=== WHAT NEEDS TO BE DONE ===
Repeat, exactly as written, all of the entries, but not their pictures.

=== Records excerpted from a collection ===

*** Begin section ***

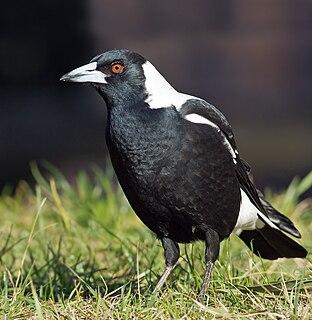 Australian magpie A medium-sized black and white passerine bird native to Australia and southern New Guinea.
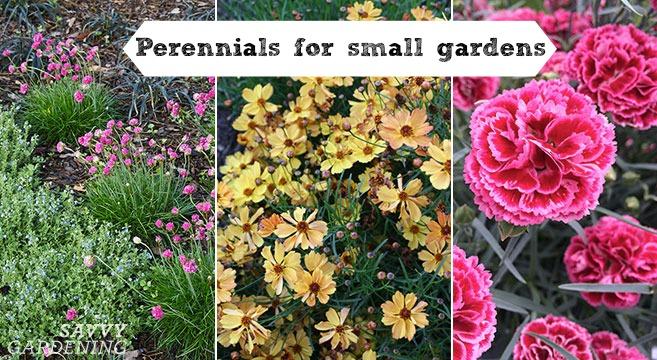 Perennials for small gardens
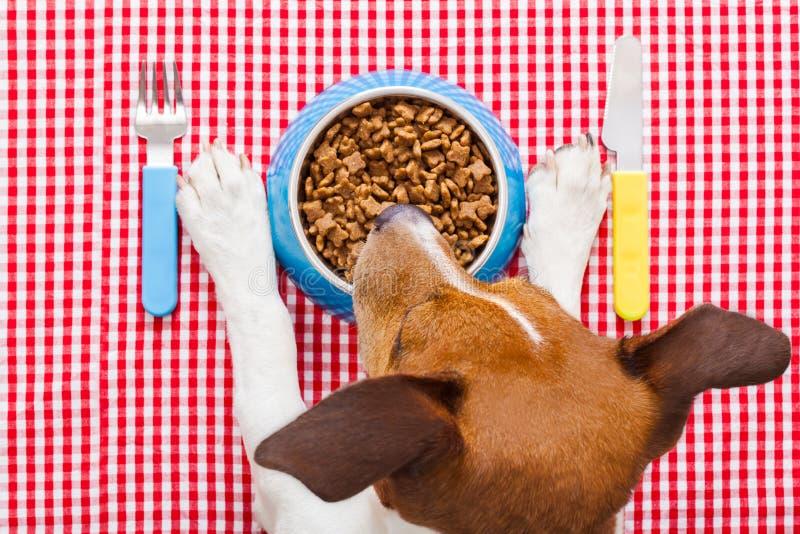 Dog food bowl royalty free stock photos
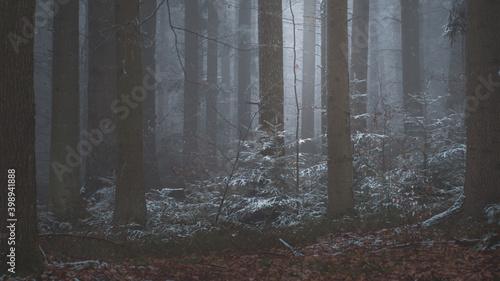 tajemniczy-zimowy-las-we-mgle
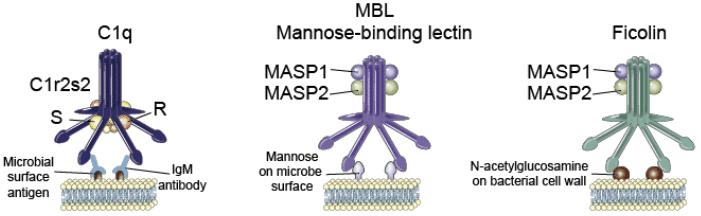 molecole solubili dell'immunità innata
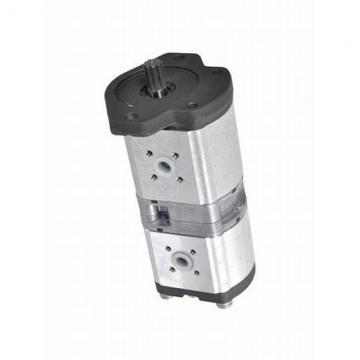 Hydraulique pompe à engrenages BOSCH REXROTH 0 510 665 389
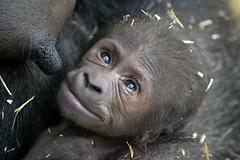 Shae @ Artis 25-01-2016 (Maxime de Boer) Tags: amsterdam animals zoo monkey gorilla natura ape dieren shae aap artis dierentuin magistra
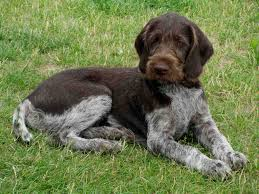 what does a bird dog breeds mean dog breeds puppies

*** End section ***

=== ANSWER TO THIS TASK ===
 Australian magpie A medium-sized black and white passerine bird native to Australia and southern New Guinea.
 Perennials for small gardens
 Dog food bowl royalty free stock photos
 tajemniczy-zimowy-las-we-mgle
 molecole solubili dell'immunità innata
 Hydraulique pompe à engrenages BOSCH REXROTH 0 510 665 389
 Shae @ Artis 25-01-2016 (Maxime de Boer) Tags: amsterdam animals zoo monkey gorilla natura ape dieren shae aap artis dierentuin magistra
 what does a bird dog breeds mean dog breeds puppies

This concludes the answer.